- TEXT SECTION
..........

Thomas de Thomon initially worked for the Golytsins in their country residences and later relocated to Saint Petersburg; on 30 January 1802 he was hired by the Imperial government to rebuild Bolshoi Kamenny Theatre. The project that started as a modest refit soon expanded into a full-scale rebuild to Thomon's own draft. It was structurally completed in one year; Thomas de Thomon remained its architect until the fire of 1 January 1811.

In 1804 Thomas de Thomon applied to an architectural contest to design naval warehouses on Matisov Island in Saint Petersburg; the resulting contract, completed in 1807, was split among three competing architects: facades were built to Thomas de Thomon's design while floorplans and construction management were handled by his rivals. The buildings were demolished in 1914, Lev Rudnev reused their stone blocks for a monument on the Field of Mars.

In 1807–1809 Thomas de Thomon supervised construction of the monument to Paul I of Russia in Pavlovsk. The contract was won in an open contest against Andrey Voronikhin, Andreyan Zakharov and Pietro Gonzaga. Another monument by Thomas de Thomon, a column commemorating centennial of the Battle of Poltava, was erected in Poltava in 1805–1811. In 1806–1809 he built three monumental fountains around Pulkovo Heights, one to design by Voronikhin and two of his own. Two of them were later relocated to downtown Saint Petersburg (to Sennaya Square and Kazan Cathedral Square).

..........

- SUPPLIED INFORMATION
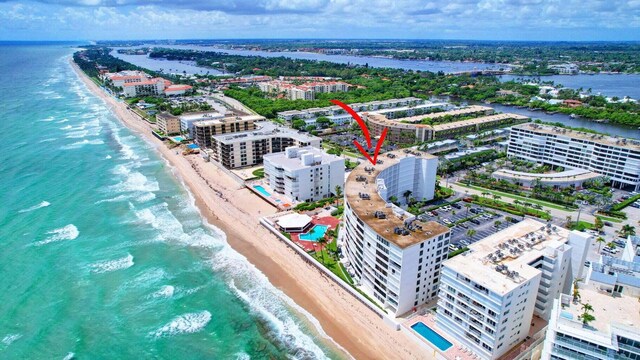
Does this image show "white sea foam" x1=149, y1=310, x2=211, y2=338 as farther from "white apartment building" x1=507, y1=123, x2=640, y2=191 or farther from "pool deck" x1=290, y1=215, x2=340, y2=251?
"white apartment building" x1=507, y1=123, x2=640, y2=191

..........

- WHAT YOU NEED TO DO
- a) In the text on Thomas de Thomon, rewrite the paragraph that begins "In 1804 Thomas de Thomon applied" as a short list, keeping its main facts.
- b) From the text on Thomas de Thomon, copy word for word the passage that begins at the words "In 1804 Thomas" and stops after "Field of Mars.".

- SOLUTION SET
- a)
- 1804: Thomas de Thomon entered an architectural contest to design naval warehouses on Matisov Island in Saint Petersburg.
- The resulting contract, completed in 1807, was split among three competing architects.
- The facades followed Thomas de Thomon's design. His rivals handled the floorplans and construction management.
- 1914: the buildings were demolished, and Lev Rudnev reused their stone blocks for a monument on the Field of Mars.

- b)
In 1804 Thomas de Thomon applied to an architectural contest to design naval warehouses on Matisov Island in Saint Petersburg; the resulting contract, completed in 1807, was split among three competing architects: facades were built to Thomas de Thomon's design while floorplans and construction management were handled by his rivals. The buildings were demolished in 1914, Lev Rudnev reused their stone blocks for a monument on the Field of Mars.